New mortgage for HMOs based on licensing and EPC rating

New mortgage for HMOs based on licensing and EPC rating

Specialist mortgage lender Pepper Money has launched its new product for Houses of Multiple Occupation. 

It will enable limited companies and landlords with at least 12 months of homeownership experience to mortgage or remortgage on new and existing HMO houses of up to six bedrooms, provided the property is appropriately licensed at the time of completion.

Pepper says it’s responding to a gap in the specialist lending market for landlords looking to expand and diversify their portfolios. The HMO product will therefore be available on portfolios of up to 10 properties, with rates starting at 5.19%, and a maximum Loan-to-Value of 75%, on properties with a current Energy Performance Certificate rating of A-C.

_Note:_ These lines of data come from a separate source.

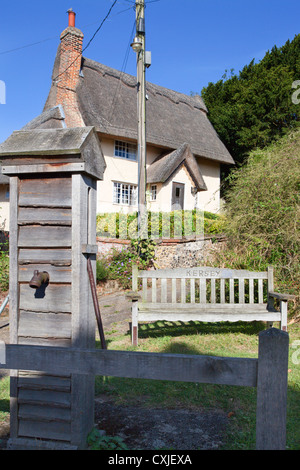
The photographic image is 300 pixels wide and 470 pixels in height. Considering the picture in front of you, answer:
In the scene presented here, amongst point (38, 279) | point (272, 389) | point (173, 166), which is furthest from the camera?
point (173, 166)

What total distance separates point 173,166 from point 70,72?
621cm

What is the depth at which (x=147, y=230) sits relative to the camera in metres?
10.6

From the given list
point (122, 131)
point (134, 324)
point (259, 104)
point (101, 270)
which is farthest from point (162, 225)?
point (259, 104)

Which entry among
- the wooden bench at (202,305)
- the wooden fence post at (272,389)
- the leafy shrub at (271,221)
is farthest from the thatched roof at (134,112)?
the wooden fence post at (272,389)

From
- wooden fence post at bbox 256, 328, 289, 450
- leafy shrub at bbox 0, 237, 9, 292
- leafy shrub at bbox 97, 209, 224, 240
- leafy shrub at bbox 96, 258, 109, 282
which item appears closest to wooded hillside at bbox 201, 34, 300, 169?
leafy shrub at bbox 97, 209, 224, 240

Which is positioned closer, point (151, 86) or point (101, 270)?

Affordability assessments will be based on rental income receivable from the property, without the need to provide personal or business bank statements as proof of income. Multiple sources of funds are also accepted to pay deposits, including gifts, director loans, and existing equity. Credit scores aren’t used as part of the assessment of applications.

Pepper claims to take “a human approach to underwriting” assessing mortgage applications on a range of factors beyond just rental income and credit scoring in order to build a clearer picture. It says this makes Buy to Let mortgages more accessible and flexible for landlords.

Terms are available up to 35 years, and lending is available to age 85.

A spokesperson says: “As a specialist lender providing specialised products, we know that landlords are operating within an increasingly complex regulatory environment and navigating affordability challenges which are affecting their behaviour. 

“While traditional credit checks are valuable, our approach offers a broader view of financial health, promoting responsible lending and renting practices. HMOs play a vital role in the UK’s private rental market, offering an affordable and accessible option in the face of rising rental demand and a growing gap between the amount of supply available. 

Landlords are an essential part of a viable property market, and our latest product offering aims to provide specialist solutions to help landlords remain in the market.”